■ Text shown
[Start of Attachment]
# Storing Your Plow When Not In Use



## Gideon (Aug 9, 2011)

Just wanted to know, how you guys would keep your plow safe from getting stolen, if you kept it outside.. I'm in a residential area.

I thinking of building a box for it..?


----------



## BossPlow2010 (Sep 29, 2010)

You can lock the mount with a plow lock. If someone wants the plow, they'll take it.
Best storage is inside a locked garage.


----------



## grandview (Oct 9, 2005)

Park in front of it.


----------



## Matson Snow (Oct 3, 2009)

I just Drop it in the front Yard...It sits Next to the Car on Blocks and the old broken down Refrigerator....The Neighbors don't seem to care.....Thumbs Up


----------



## Red02F250 (Nov 7, 2011)

Plow locks are always an option. Something my grandfather used to say "Locks are only to keep the honest people honest." Its true; if someone wants to steal it badly enough, they'll find a way. I never lock mine, but usually parked in front of it. I now have an 12' section of fence in my back yard that I can remove, drive the plow in and set it down on a concrete pad, and replace the fence panel. My truck is a daily driver, so when I wasn't home, or away for a few days, I didn't want to risk the plow being taken. Now, I just lock the gate and don't worry. It also helps that I can put a spreader in front of it as another deterrent.


----------



## Moonlighter (Mar 31, 2008)

Fully fenced yard and two guard dogs keep all my equipment safe.


----------



## BPS#1 (Oct 16, 2011)

Gun ownership in my state is one of the highest in the nation.

Perps never know who might be watching them thru a scope.

I feel sorry for you guys that live in areas that you have to constantly worry about such things.
I don't know how you do it.
Another thing that helps here is that we have some pretty tough no trespassing laws and they are enforced.


----------



## pohouse (Jan 26, 2009)

I put a tarp over mine. All my neighbors know what it is, but for people just driving the 'hood' looking for the easy take, it looks like a pile of firewood. Also the tarp protects it. During the off season, its gets put in storage.

It's also covered under my insurance.


----------



## Banksy (Aug 31, 2005)

I stuff my plow under my pool deck in the summer. In the winter I keep it at the end of the driveway. I think there might be 10 trucks with Fisher mounts here and half of the trucks include mine and the company I work for. I could chain it to a tree I guess, but I'm not that worried about it.


----------



## cosgo (Jan 8, 2010)

Ive never had to worry about it, but how about putting some locks through the hook up points, or draining the fluid out? Then someone would have to be pretty strong to try and lift it onto a trailer or truck bed seeing as they cant hook to it? Just a thought. Not sure if itll work.
[End of Attachment]
■ Work task 1
In the plow storage thread, how long is the removable fence section that Red02F250 has in the back yard?
■ Work task 2
Name every poster in the plow storage thread whose heading shows a date in 2011, with that date.
■ Work task 3
Using the plow storage thread, say whether each statement agrees with it: (a) Moonlighter relies on a fenced yard and guard dogs to protect equipment. (b) pohouse says the plow is not covered by insurance. (c) Red02F250 always locks the plow.
The items after this point play no part in this work.

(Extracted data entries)
[Start of Attachment]
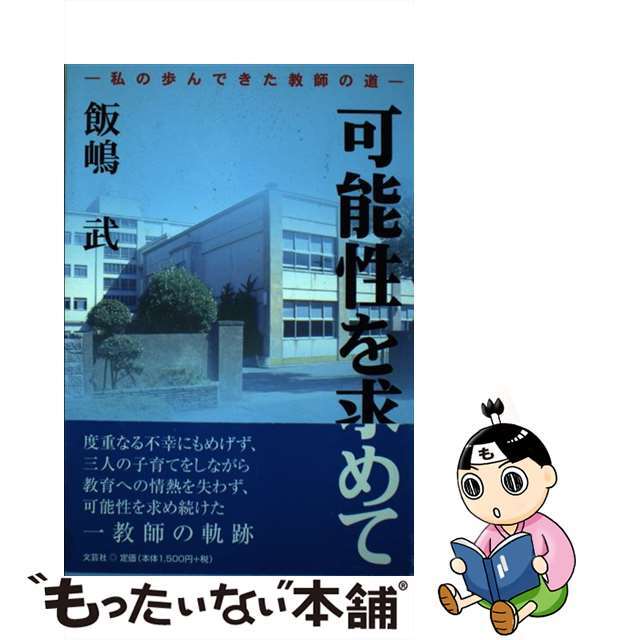 単行本ISBN-10可能性を求めて 私の歩んできた教師の道/文芸社/飯嶋武
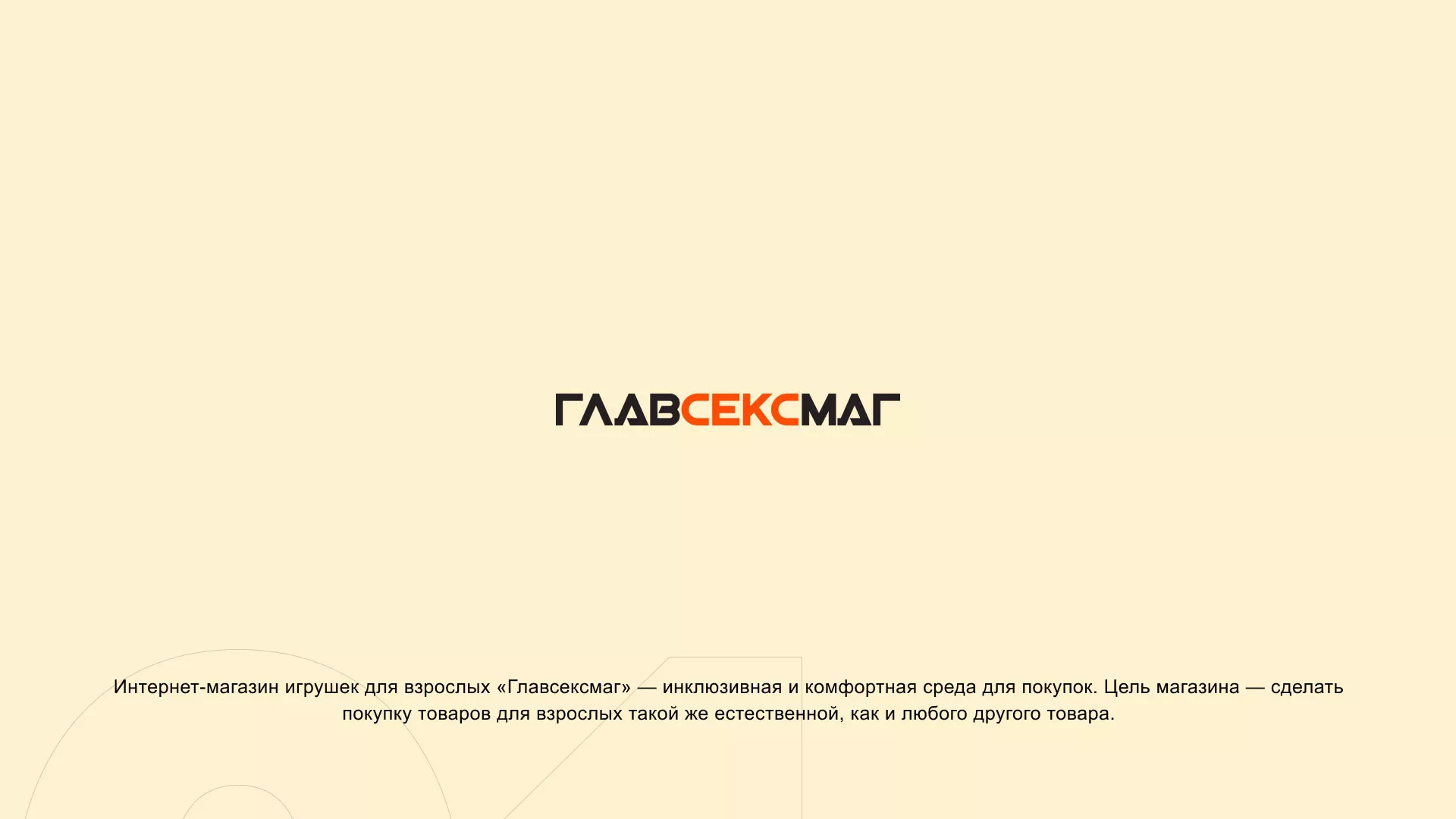 Создание интернет-магазина «Главсексмаг» в Нолинске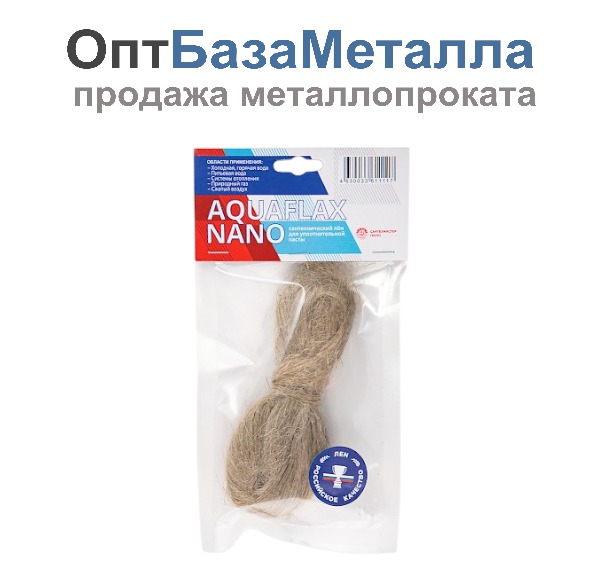 Лен сантехнический для уплотнения резьбы п/э пакет 20гр Aquaflax Nano 04111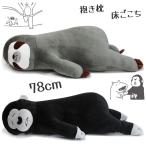 抱き枕 ぬいぐるみ 肌触り抜群 クッション なまけもの ナマケモノ ゴリラ ごりら 昼寝 ごろ寝 休憩 うたた寝 やわらかい 可愛い/床ごこち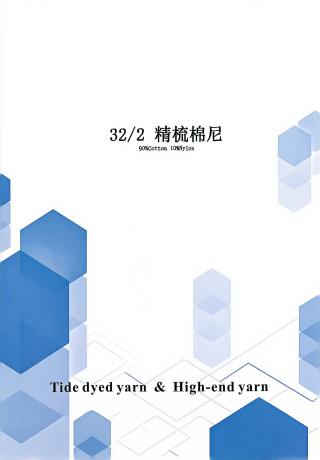 精梳棉尼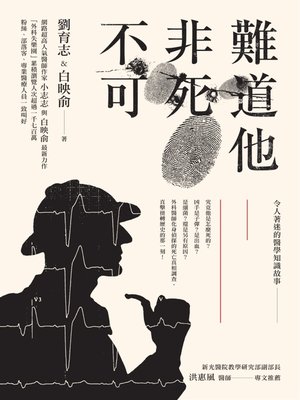 cover image of 難道他非死不可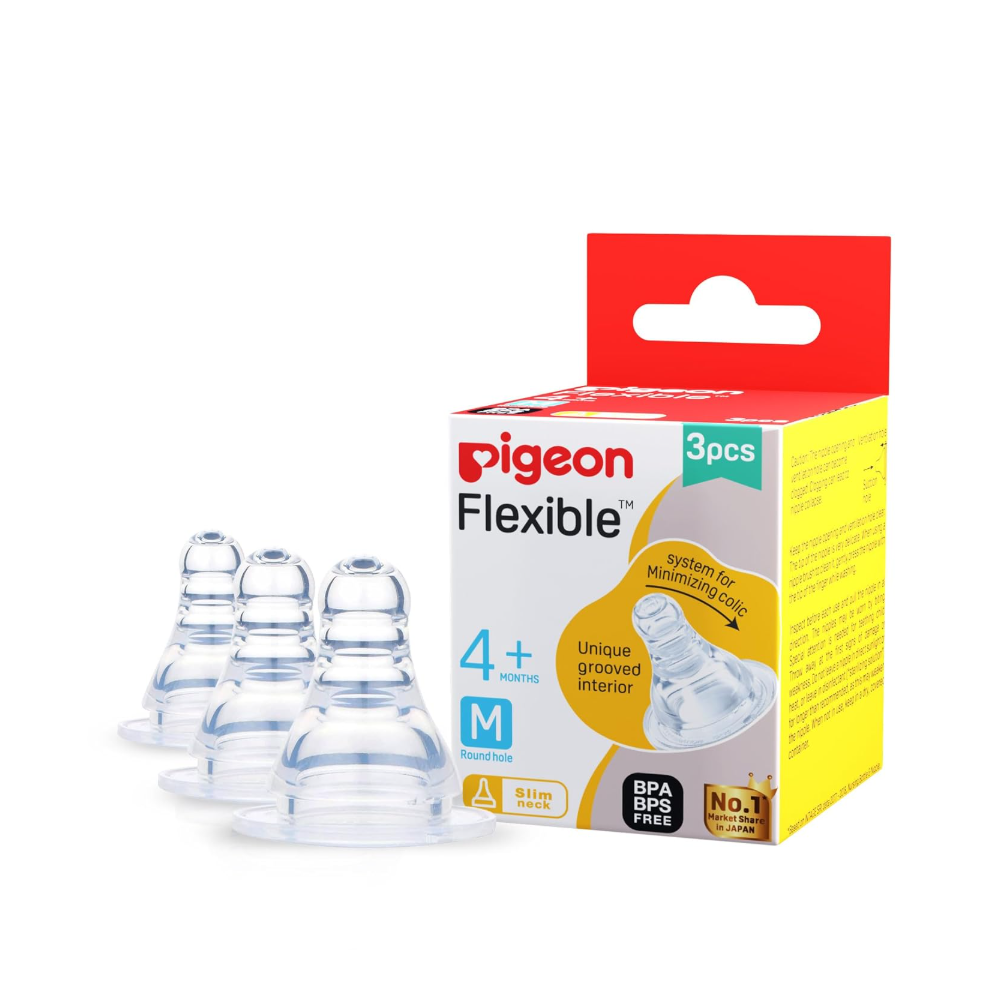 Pigeon Peristaltic Nipple Box(M)-3"s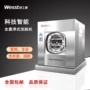 洗衣房机构工业养老院设备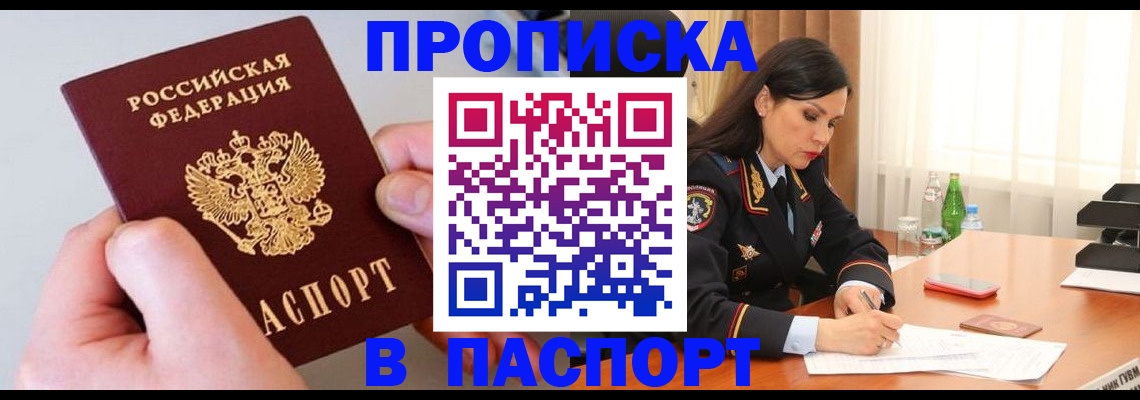 временная регистрация поиск в Киржаче
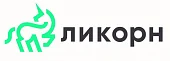 Ликорн
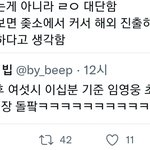 이거 누구<b>저격</b>이냐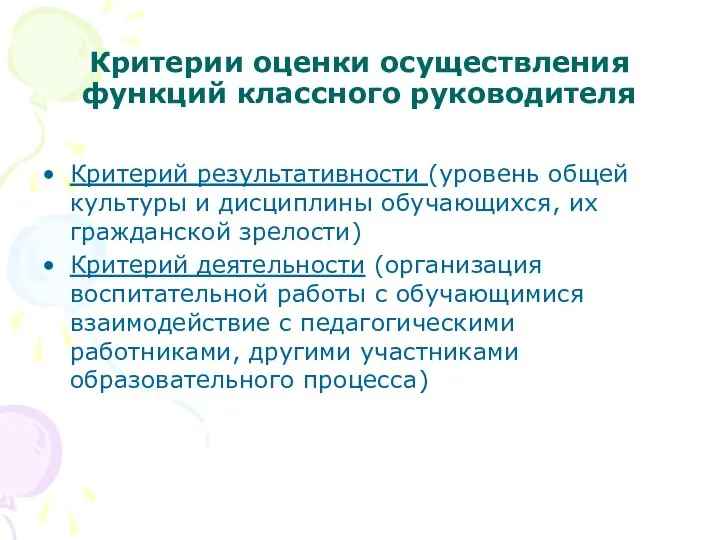 Критерии оценки осуществления функций классного руководителя Критерий результативности (уровень общей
[End of Attachment]
■ Expected output 1
It is a 12' section.

■ Expected output 2
Gideon (Aug 9, 2011)
Red02F250 (Nov 7, 2011)
BPS#1 (Oct 16, 2011)

■ Expected output 3
(a) Yes: "Fully fenced yard and two guard dogs keep all my equipment safe."
(b) No: "It's also covered under my insurance."
(c) No: "I never lock mine"